Cacouna n’était pas le premier choix de l’entreprise albertaine. Elle souhaitait implanter son port dans la région de Québec. Mais la municipalité de Lévis a dit non au projet.

La construction d’une telle infrastructure suscite aussi la division à Cacouna, comme a pu le constater Le Devoir au cours des derniers jours. De nombreux résidants ont installé devant chez eux des affiches du mouvement « Coule pas chez nous », qui s’oppose au projet Énergie Est. Plusieurs citoyens rencontrés se sont aussi dits inquiets. Ils se sentent surtout seuls quant à un projet qui se discute déjà dans les coulisses du pouvoir, tandis que le gouvernement de Philippe Couillard et celui de Stephen Harper ne cachent pas leur préjugé très favorable. TransCanada a pour sa part 23 lobbyistes inscrits au registre québécois, la plupart pour des mandats directement liés à la future infrastructure industrielle.

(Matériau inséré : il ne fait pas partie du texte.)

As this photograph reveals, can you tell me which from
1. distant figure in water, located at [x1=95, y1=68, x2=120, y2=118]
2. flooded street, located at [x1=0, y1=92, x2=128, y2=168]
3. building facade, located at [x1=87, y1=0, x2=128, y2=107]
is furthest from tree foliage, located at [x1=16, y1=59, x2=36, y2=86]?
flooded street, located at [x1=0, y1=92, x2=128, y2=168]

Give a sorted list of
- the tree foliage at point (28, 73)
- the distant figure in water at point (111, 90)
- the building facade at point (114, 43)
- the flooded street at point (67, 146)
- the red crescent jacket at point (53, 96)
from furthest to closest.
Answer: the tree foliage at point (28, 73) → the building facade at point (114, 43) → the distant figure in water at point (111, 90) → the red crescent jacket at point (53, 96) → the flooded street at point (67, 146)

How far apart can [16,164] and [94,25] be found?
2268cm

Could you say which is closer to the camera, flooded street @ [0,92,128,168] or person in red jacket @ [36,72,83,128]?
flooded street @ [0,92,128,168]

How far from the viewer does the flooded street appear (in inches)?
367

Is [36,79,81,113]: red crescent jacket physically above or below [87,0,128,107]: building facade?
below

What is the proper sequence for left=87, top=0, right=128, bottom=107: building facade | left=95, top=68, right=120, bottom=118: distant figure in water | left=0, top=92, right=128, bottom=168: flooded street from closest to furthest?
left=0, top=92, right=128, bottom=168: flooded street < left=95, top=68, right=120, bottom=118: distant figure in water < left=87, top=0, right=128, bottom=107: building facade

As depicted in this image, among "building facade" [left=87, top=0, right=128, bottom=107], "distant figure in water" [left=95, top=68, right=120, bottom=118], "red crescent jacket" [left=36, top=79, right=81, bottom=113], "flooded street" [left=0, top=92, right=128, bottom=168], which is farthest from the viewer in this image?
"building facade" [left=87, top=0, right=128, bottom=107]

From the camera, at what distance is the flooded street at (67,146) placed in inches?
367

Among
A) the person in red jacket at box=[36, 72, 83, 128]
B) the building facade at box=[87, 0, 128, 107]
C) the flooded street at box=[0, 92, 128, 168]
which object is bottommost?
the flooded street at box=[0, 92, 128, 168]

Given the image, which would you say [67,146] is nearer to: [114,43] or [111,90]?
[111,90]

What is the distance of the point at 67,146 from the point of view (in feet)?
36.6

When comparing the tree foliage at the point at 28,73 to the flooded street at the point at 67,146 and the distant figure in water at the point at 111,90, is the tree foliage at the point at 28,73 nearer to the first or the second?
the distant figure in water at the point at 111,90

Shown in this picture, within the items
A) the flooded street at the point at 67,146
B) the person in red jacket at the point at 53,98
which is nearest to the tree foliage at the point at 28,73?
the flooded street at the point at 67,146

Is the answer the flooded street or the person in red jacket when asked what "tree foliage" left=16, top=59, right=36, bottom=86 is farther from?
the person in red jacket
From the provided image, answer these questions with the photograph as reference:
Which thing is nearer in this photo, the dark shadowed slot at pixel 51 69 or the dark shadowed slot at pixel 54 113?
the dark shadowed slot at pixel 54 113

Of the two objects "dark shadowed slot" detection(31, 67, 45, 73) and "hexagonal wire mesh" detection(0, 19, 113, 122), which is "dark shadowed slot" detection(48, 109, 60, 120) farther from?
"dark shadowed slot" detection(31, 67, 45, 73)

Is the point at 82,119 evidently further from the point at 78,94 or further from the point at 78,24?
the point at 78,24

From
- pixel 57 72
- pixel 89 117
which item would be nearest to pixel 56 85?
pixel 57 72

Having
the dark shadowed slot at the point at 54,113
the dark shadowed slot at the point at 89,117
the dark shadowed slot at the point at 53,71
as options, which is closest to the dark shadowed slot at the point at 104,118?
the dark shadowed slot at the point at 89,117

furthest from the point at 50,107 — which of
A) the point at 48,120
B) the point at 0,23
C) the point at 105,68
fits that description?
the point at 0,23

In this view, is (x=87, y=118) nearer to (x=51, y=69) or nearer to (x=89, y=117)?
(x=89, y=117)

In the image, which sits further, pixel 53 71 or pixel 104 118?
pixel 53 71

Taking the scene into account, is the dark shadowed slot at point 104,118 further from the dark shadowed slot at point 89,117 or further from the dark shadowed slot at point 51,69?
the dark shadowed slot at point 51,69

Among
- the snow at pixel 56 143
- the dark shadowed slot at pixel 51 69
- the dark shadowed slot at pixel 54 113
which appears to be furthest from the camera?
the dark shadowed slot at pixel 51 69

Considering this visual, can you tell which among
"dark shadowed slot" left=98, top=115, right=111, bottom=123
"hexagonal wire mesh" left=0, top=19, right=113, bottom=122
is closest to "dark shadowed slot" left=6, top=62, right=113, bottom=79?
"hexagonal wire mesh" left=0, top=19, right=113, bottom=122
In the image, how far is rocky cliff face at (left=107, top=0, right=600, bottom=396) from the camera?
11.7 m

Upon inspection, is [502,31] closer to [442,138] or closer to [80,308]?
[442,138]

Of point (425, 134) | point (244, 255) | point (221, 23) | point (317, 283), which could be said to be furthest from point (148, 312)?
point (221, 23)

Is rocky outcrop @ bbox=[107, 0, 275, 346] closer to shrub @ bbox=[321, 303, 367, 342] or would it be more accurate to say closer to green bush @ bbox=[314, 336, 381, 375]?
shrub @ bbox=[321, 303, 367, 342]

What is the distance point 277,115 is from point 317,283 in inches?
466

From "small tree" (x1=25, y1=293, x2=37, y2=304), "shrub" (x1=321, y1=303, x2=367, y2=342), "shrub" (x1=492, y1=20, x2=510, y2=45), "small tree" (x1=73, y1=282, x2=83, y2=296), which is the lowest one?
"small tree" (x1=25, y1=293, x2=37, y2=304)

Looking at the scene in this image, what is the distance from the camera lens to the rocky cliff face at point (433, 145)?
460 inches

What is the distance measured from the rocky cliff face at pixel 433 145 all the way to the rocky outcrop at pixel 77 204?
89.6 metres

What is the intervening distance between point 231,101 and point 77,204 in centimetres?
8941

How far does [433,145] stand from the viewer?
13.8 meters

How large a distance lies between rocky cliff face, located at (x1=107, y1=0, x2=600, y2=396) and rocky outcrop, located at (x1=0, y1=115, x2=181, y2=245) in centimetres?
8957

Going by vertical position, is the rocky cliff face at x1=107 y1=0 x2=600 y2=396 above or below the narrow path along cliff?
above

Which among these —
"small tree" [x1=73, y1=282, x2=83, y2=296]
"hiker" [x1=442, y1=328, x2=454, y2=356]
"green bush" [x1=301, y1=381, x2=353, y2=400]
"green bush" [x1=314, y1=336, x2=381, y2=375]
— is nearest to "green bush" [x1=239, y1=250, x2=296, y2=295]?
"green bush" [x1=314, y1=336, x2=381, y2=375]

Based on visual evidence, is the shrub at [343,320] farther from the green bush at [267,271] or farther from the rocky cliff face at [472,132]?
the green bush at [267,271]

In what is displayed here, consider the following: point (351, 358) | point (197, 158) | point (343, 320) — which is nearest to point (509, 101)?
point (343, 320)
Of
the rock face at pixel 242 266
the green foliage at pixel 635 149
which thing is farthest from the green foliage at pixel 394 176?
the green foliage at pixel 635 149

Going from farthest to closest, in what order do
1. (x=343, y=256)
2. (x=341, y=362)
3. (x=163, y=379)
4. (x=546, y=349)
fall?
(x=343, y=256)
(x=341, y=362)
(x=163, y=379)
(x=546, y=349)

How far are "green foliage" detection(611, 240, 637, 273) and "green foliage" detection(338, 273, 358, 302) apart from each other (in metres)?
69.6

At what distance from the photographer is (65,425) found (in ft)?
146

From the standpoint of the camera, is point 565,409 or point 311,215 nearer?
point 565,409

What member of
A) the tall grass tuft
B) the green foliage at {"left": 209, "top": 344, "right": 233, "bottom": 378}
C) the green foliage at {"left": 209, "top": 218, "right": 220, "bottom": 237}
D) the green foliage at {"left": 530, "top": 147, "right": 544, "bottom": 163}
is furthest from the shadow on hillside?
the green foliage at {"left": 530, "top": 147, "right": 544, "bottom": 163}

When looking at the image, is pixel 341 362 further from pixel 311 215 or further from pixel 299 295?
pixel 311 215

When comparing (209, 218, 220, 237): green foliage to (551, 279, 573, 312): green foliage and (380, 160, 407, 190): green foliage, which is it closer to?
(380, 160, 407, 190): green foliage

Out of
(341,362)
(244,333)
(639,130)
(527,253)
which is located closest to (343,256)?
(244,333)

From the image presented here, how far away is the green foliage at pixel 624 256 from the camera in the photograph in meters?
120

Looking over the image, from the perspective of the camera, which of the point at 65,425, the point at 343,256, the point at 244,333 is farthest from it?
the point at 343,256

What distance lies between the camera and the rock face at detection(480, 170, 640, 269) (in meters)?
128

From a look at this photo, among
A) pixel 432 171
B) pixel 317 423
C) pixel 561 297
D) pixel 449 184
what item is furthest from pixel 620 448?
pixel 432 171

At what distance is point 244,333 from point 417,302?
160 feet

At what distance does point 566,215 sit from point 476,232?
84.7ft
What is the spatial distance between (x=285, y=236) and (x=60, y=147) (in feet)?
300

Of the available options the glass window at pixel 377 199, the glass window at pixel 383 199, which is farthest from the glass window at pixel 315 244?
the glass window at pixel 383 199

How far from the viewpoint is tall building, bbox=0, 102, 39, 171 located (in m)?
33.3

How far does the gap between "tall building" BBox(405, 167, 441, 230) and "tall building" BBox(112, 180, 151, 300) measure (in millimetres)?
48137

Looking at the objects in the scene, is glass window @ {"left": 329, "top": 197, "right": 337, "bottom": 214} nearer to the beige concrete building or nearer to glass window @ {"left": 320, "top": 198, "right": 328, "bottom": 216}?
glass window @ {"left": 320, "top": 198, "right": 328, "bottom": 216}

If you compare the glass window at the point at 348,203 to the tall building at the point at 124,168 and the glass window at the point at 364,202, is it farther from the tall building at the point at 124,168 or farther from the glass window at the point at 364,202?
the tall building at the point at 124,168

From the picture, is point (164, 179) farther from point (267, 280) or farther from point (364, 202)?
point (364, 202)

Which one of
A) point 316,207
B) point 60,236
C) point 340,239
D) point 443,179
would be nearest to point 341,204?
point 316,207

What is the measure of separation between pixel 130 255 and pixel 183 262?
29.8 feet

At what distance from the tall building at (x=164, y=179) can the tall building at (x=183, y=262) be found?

Mais dans la région de Cacouna, on se souvient aussi du projet avorté de construction d’un port méthanier destiné à importer du gaz naturel. Le projet, développé lui aussi par TransCanada, avait été approuvé par le gouvernement Charest, qui n’avait alors prévu aucune mesure de protection des bélugas. Mais le port n’a jamais été construit, en raison du boom du gaz de schiste en Amérique. À Cacouna, on estime que la même situation pourrait donc se reproduire cette fois.

La situation est toutefois totalement différente cette fois-ci. L’industrie pétrolière albertaine connaît une croissance importante de sa production, en raison de l’exploitation des sables bitumineux. Elle doit même doubler d’ici la fin de la décennie, pour atteindre au moins trois millions de barils par jour. Et la hausse doit se poursuivre dans les décennies à venir. Soutenues par le gouvernement canadien, les pétrolières cherchent donc très activement des moyens d’exporter cette énergie fossile.

Avec le projet Keystone XL (lui aussi de TransCanada) bloqué du côté américain et avec Northern Gateway toujours très incertain vers la côte ouest, le Québec est tout simplement la voie la plus « naturelle » pour mettre en marché cet or noir, pour employer une expression de Raymond Chrétien. L’avenir devrait lui donner raison. Lorsque le nouveau pipeline sera en activité et que la ligne 9B opérée par Enbridge amènera du pétrole jusqu’à Montréal, pas moins de 1,4 million de barils de brut de l’Ouest couleront chaque jour vers le Québec. La province deviendra ainsi, et ce pour tout le siècle à venir, la plus importante plaque tournante de la production pétrolière albertaine.

Pétrolière active

On comprend pourquoi TransCanada, qui a déposé en mars une description détaillée d’Énergie Est à l’Office national de l’énergie, mise autant sur le Québec. La pétrolière a d’ailleurs recruté Philippe Cannon comme porte-parole francophone. M. Cannon a été candidat du Parti libéral du Québec dans la circonscription deTaschereau en 2007, avant d’agir comme attaché de presse pour Line Beauchamp lorsqu’elle était ministre de l’Environnement du Québec.0

En parallèle du lobbying auprès du gouvernement libéral en place à Québec, Le Devoir a appris que la multinationale doit rencontrer la semaine prochaine à Montréal des élus régionaux représentant notamment des municipalités où doit passer le pipeline Énergie Est. La mairesse de Cacouna devrait être présente.

TransCanada a également montré des signes d’intérêt quant à l’acquisition des installations déjà existantes du port de Cacouna. Quant aux forages prévus à Cacouna, en plein coeur de l’unique lieu de reproduction du béluga, ils doivent débuter au cours des prochains jours. La juge Claudine Roy, de la Cour supérieure, a en effet rejeté lundi la requête déposée par des groupes environnementaux afin de bloquer le début de ces travaux. Les groupes soutenaient que le gouvernement du Québec a fait fi de la science et de son devoir de protection de l’environnement en autorisant TransCanada à mener des forages. Ceux-ci doivent s’échelonner sur une période continue de 95 jours, à raison de cinq heures par jour.

Selon la juge, il est tout simplement « alarmiste » d’affirmer, comme le font les spécialistes des bélugas, que les forages pourraient imposer à cette population « un préjudice irréparable » en accélérant le déclin de l’espèce. La Cour estime en contrepartie que « le retard dans les travaux » serait de nature à causer « un préjudice économique » à TransCanada, une entreprise dont le chiffre d’affaires avoisine les 10 milliards de dollars.